You: “Why? What’s happened?”
Motorway: “Absolutely nothing”
Do you smell smoke?
I always say that when I fart. It makes people take a deep breath.
For introverts, the worse kind of head-on collision is running directly into the person we’re avoiding at the grocery store
Thanksgiving fact: Giblets are just Grandma speak for the gross stuff.
“Lethal Weapon” is my favorite movie about how to fix a dislocated shoulder.
me: omg did you just steal that from the kitchenware department? you could’ve got caught!
him: what can I say, I’m a whisk taker
Me: Come on! Just kiss me. I always kiss you and it’s National Kissing Day.
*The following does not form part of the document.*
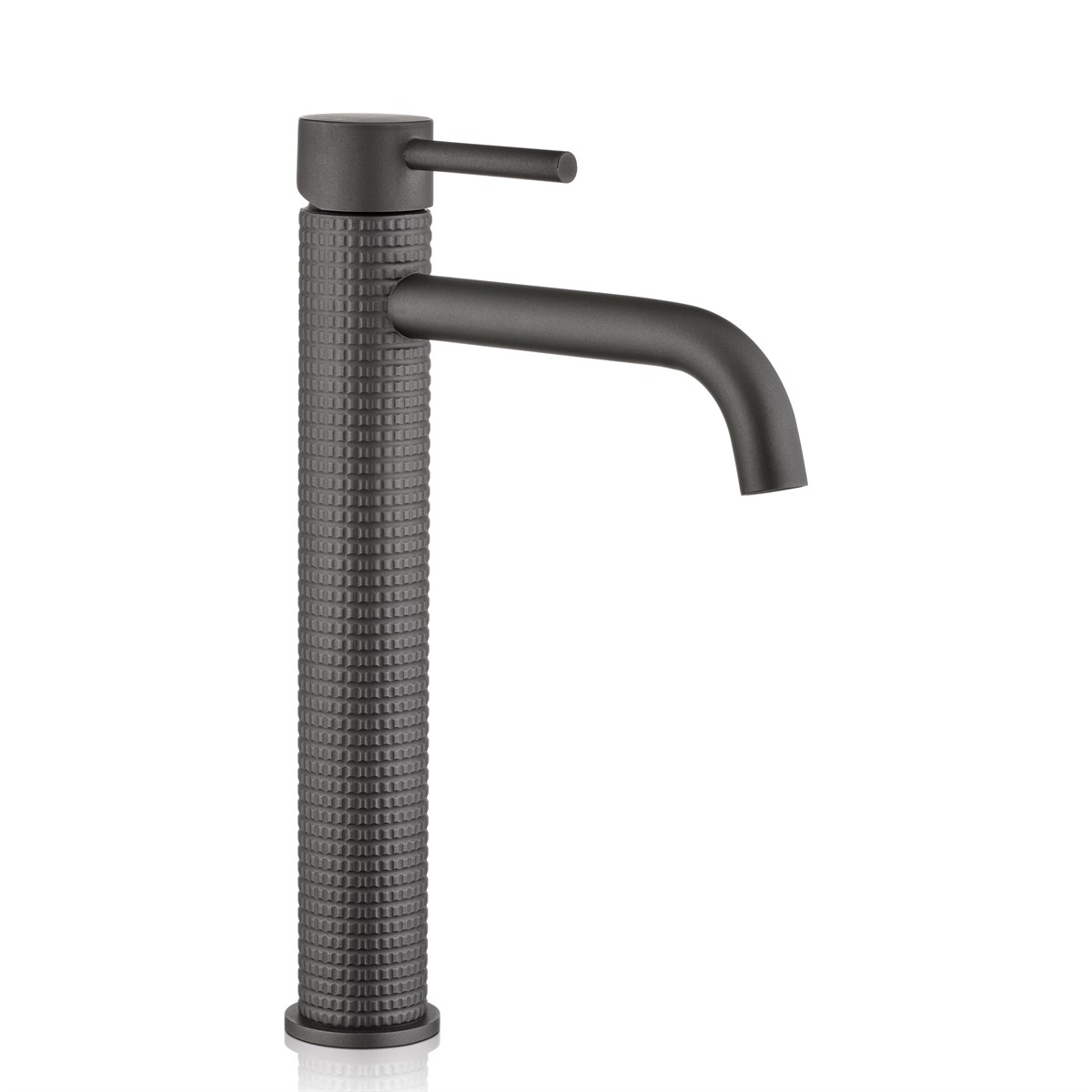 Orka Plus Grid Mat Gri Yüksek Lavabo Armatürü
Stop being so stingy!!!!
Husband: Stace…leave the dogs alone FFS!
My husband and I talked about getting a divorce, but neither one of us wants the kids.
Between the potato masher and the apple slicer, it’s a wonder my kitchen drawer opens.
Correction: It doesn’t.
DATE: You hear that an ostrich escaped from the zoo?
ME: [from the kitchen] No
DATE: Oh. What’s for dinner?
ME: A suspiciously large chicken
[job interview]
“Why do you want to leave your current job?”
My boss is a total idiot
“It says here you’re self-employed?”
Yes that’s right
My wife got an organic, free-range, non-GMO, antibiotic-free turkey for Thanksgiving — and every one of those adjectives added 20 bucks.
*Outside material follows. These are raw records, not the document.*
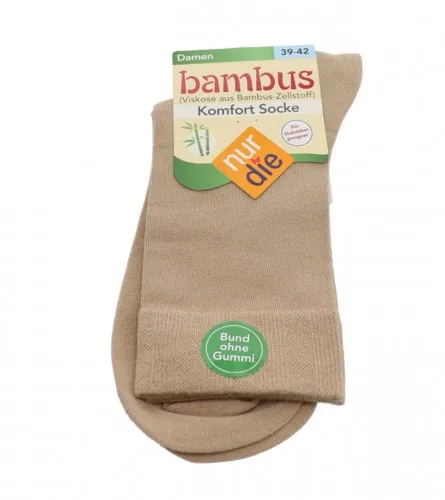 Čarape ženske bambus bež 39-42 496827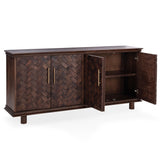 Shira 4 Door Buffet, Kona Brown-Furniture - Storage-High Fashion Home
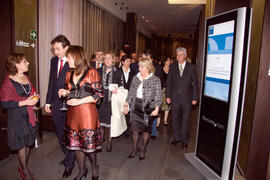 Cena de gala con motivo al homenaje para los jubilados y personal que cumple 25 años de servicio en la Universidad de Málaga. Hotel Barceló. Febrero de 2009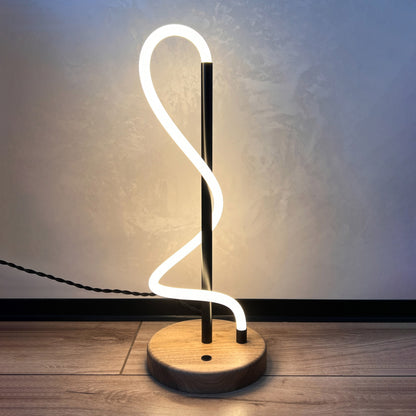 wooden table lamp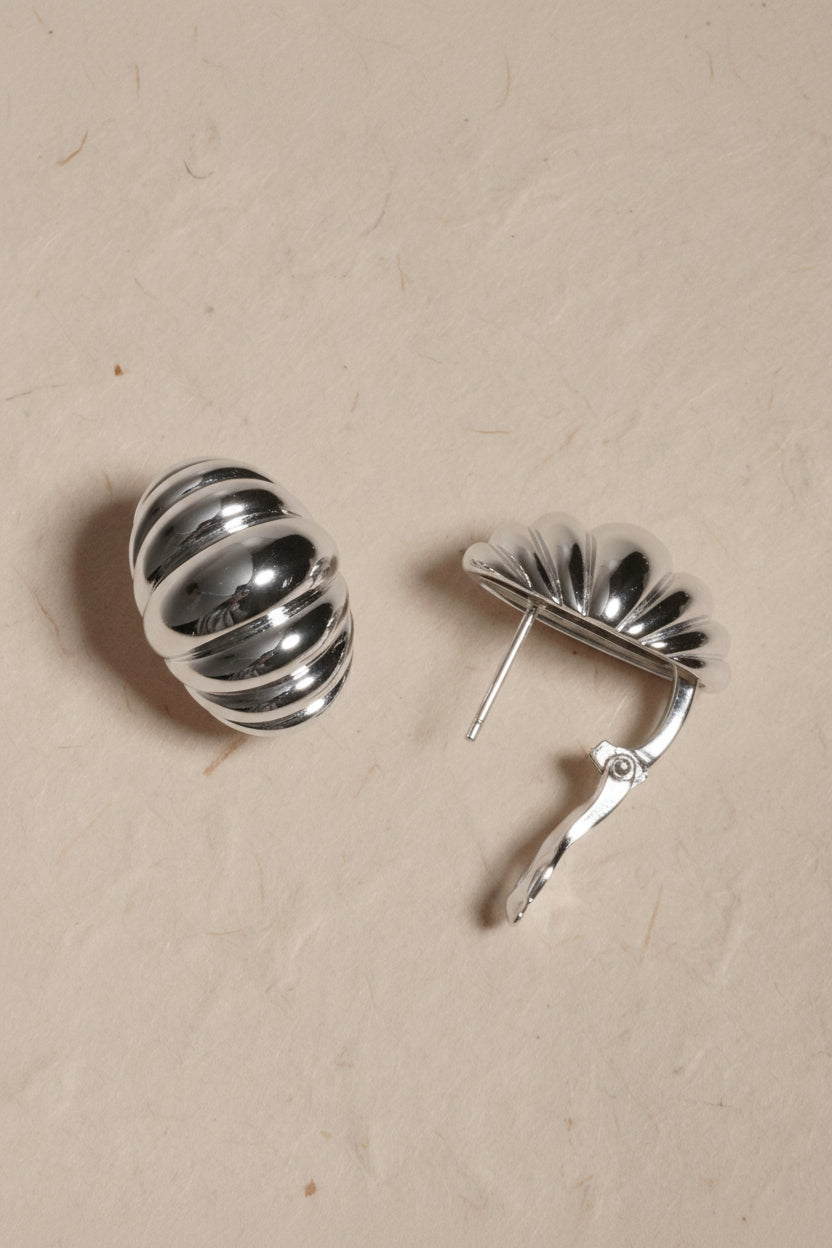 Bridgette Earring Studs- Silver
For a cat named Jingles, his tambourine accompaniment to my blistering bongo solo isn’t that impressive.
When my boss asks me if I can “take a stab at this”, I always hope she’ll point to that coworker we all hate.
WIFE: there’s a bear outside our tent
ME: so
W: so scare him off
M: *unzips door* Donald Trump might become president
*bear jumps into fire*
“I DON’T CARE IF YOU THINK IT SOUNDS GROSS THAT’S WHAT WE’RE CALLING IT” – Guy who named the sweater.
Me: *just woke up*
My gym bro: dude you look like you just woke up
Me: *panics in just have been woken up*
Trainer: Diet to hit your goal weight.
Me: Then what?
Trainer: Diet forever to maintain it.
Me: *heading to Pizza Hut* Nvm.
I like men with glasses because once they come off everything is a little blurry and I’m very okay with that
Why is it called maple syrup instead of “log jam”?
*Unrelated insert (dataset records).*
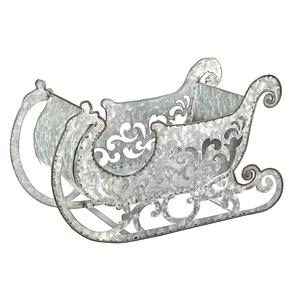 Iron Decorative <b>Santa</b> <b>Sleigh</b> for Tabletop Christmas Home Decoration Classic <b>Sleigh</b> Metallic Gold New Arrival Metal Christmas - Product Image 3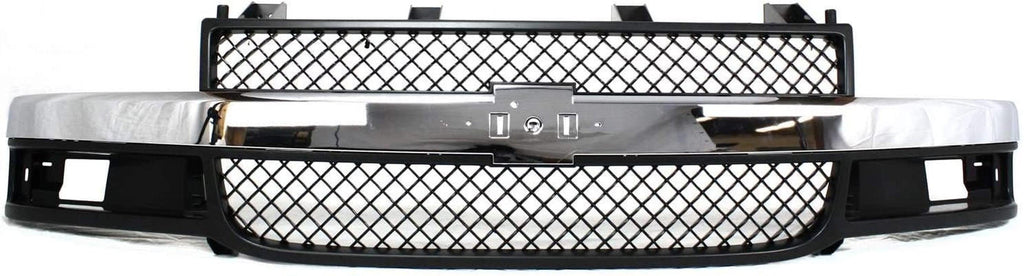 Evan Fischer Grille Assembly Compatible with 2003-2021 Chevrolet Express 3500, 2003-2021 Express 2500, 2003-2014 Express 1500 & 2009-2021 Express 4500 - GM1200535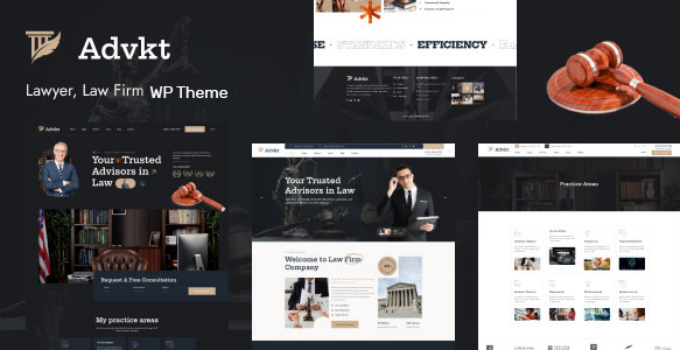 Advkt – Lawyer Attorney & Law Firm WordPress Theme
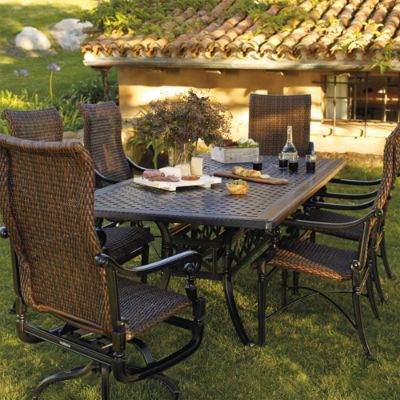 Frontgate cast aluminum online patio furniture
Fish don’t seem that stupid to me. If a burrito dropped out of the sky and hung in mid air I’d prob eat it.
Today I learned that you never bring a ‘I did the dishes’ to a ‘you never pick things up’ fight
I’m at my most vulnerable when I’m trying to spell Chrysanthemum
Judge: I sentence you to life in prison
Defendant: NOOOO MY ONLINE PRESENCE
I read that the middle child is becoming extinct, so I guess you could say I’m an endangered species.
[commercial]
“Is there a dull film on your dishes?”
Me: [looking closely] Holy shit is that The English Patient?